» **Exercise directions**:
From the records that follow, give the number of lines that include the word "scientific", with no further words.

» **Record excerpts**:
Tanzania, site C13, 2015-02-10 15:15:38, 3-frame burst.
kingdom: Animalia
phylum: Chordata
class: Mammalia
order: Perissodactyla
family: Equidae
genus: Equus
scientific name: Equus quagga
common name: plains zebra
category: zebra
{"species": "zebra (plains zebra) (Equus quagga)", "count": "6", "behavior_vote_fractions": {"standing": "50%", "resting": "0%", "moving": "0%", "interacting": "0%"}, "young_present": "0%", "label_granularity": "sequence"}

...

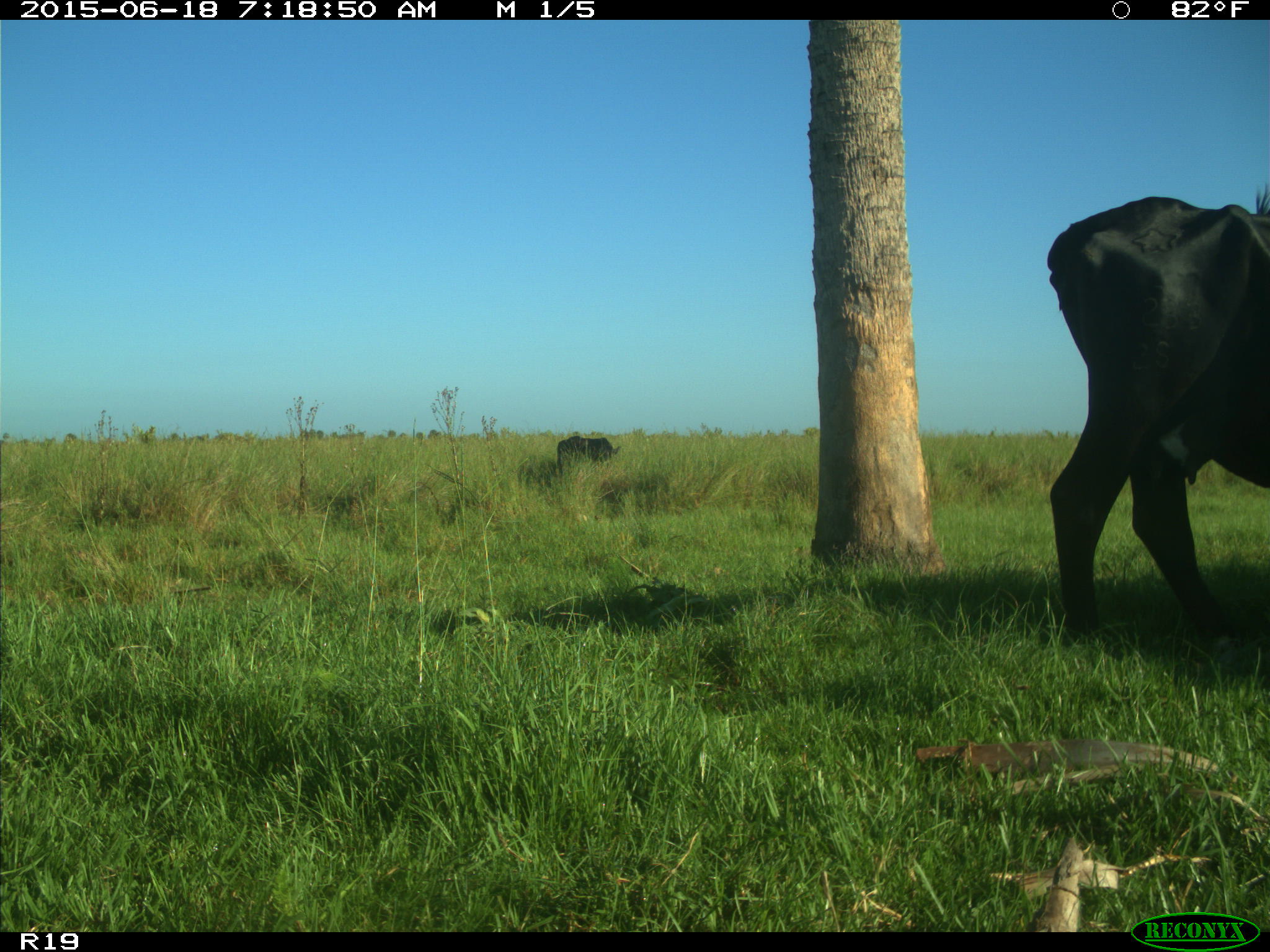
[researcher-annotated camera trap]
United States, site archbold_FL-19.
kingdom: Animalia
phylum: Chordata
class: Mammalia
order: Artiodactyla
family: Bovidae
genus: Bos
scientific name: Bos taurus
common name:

...

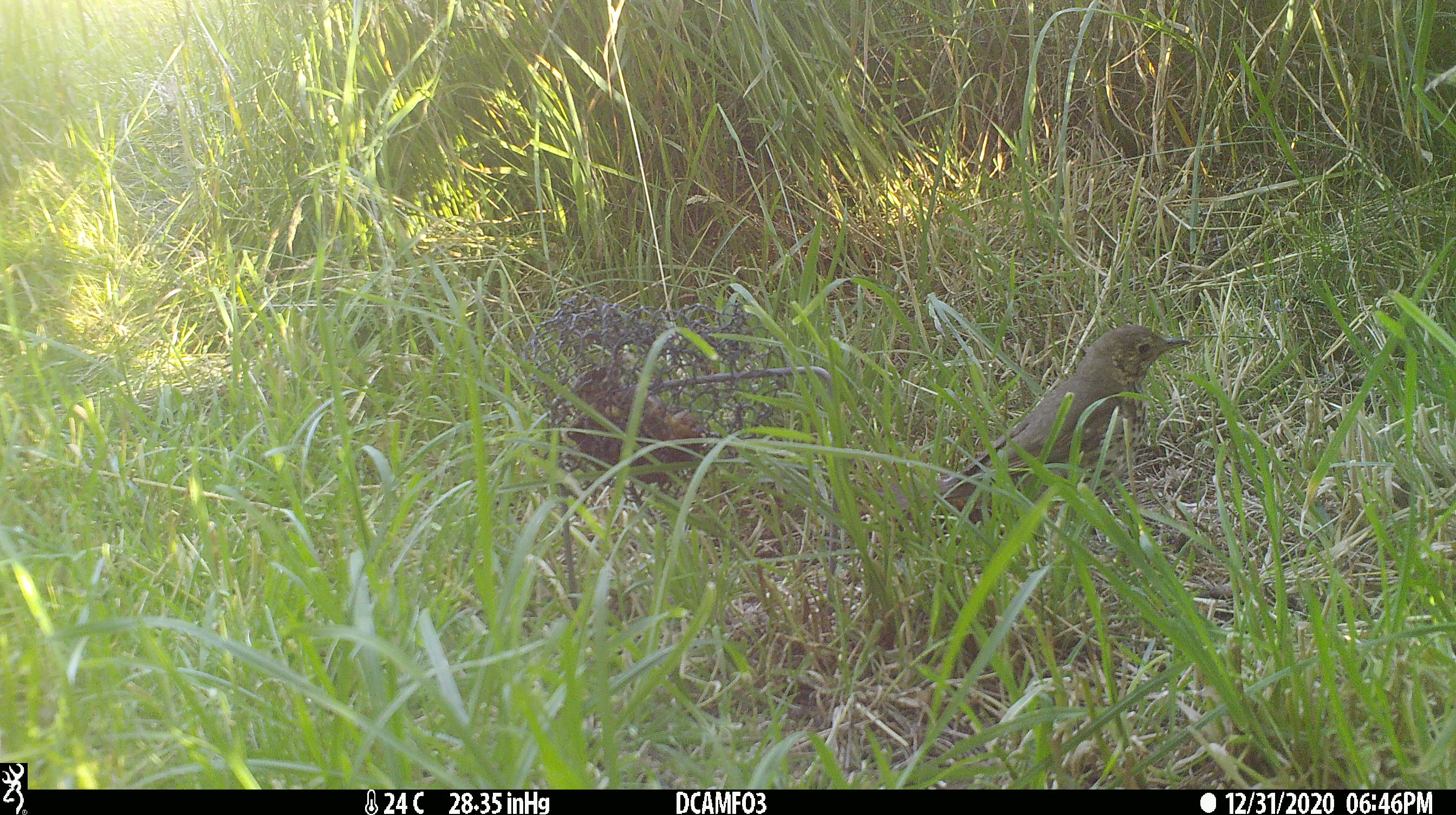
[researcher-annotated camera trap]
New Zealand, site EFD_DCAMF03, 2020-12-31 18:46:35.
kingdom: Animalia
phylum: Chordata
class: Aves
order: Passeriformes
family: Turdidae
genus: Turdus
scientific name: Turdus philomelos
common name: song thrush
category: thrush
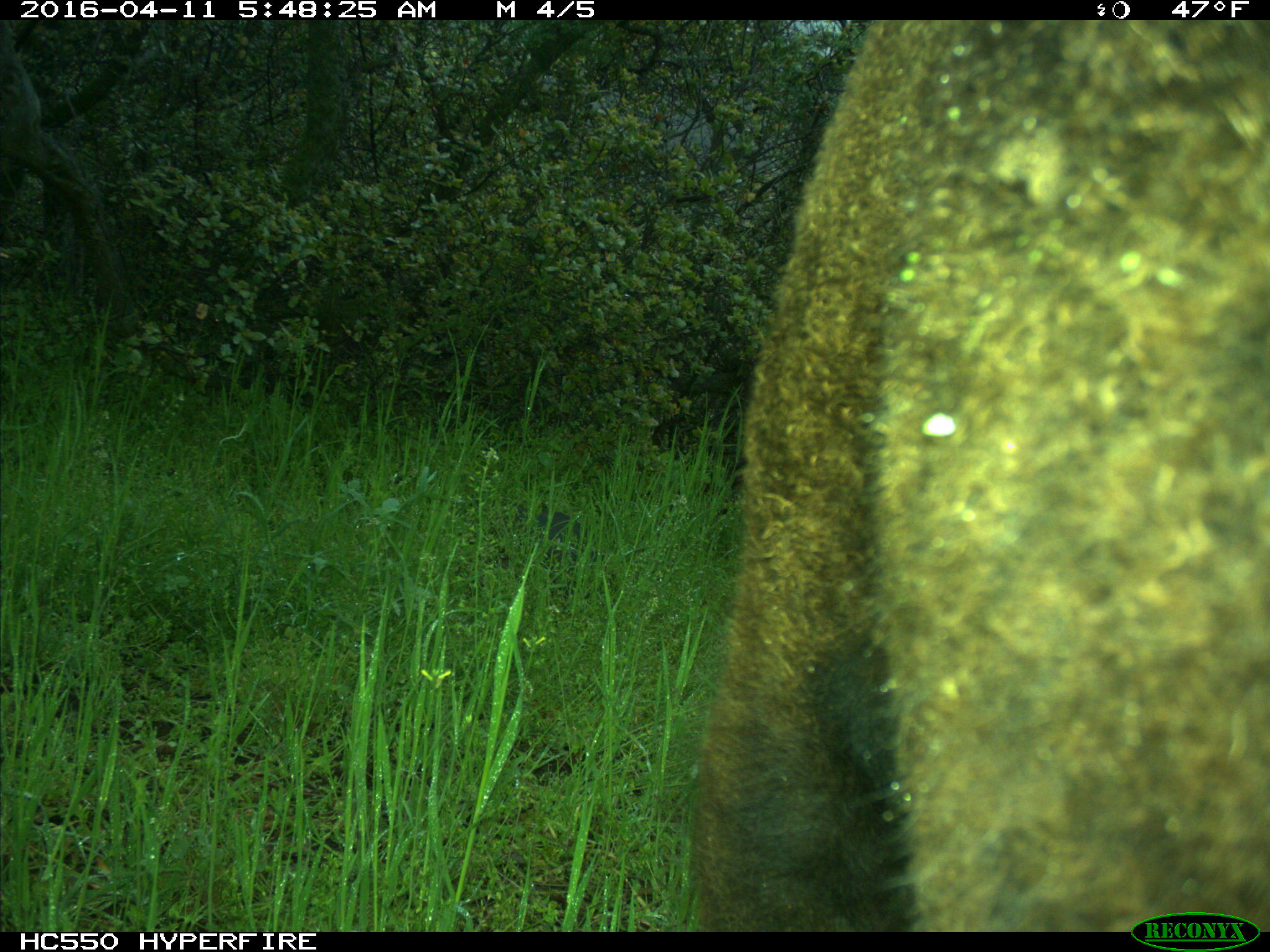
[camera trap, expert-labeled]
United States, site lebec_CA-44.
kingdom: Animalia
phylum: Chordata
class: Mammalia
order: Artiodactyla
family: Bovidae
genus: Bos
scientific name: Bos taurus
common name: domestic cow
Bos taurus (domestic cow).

» **Your solution**:
4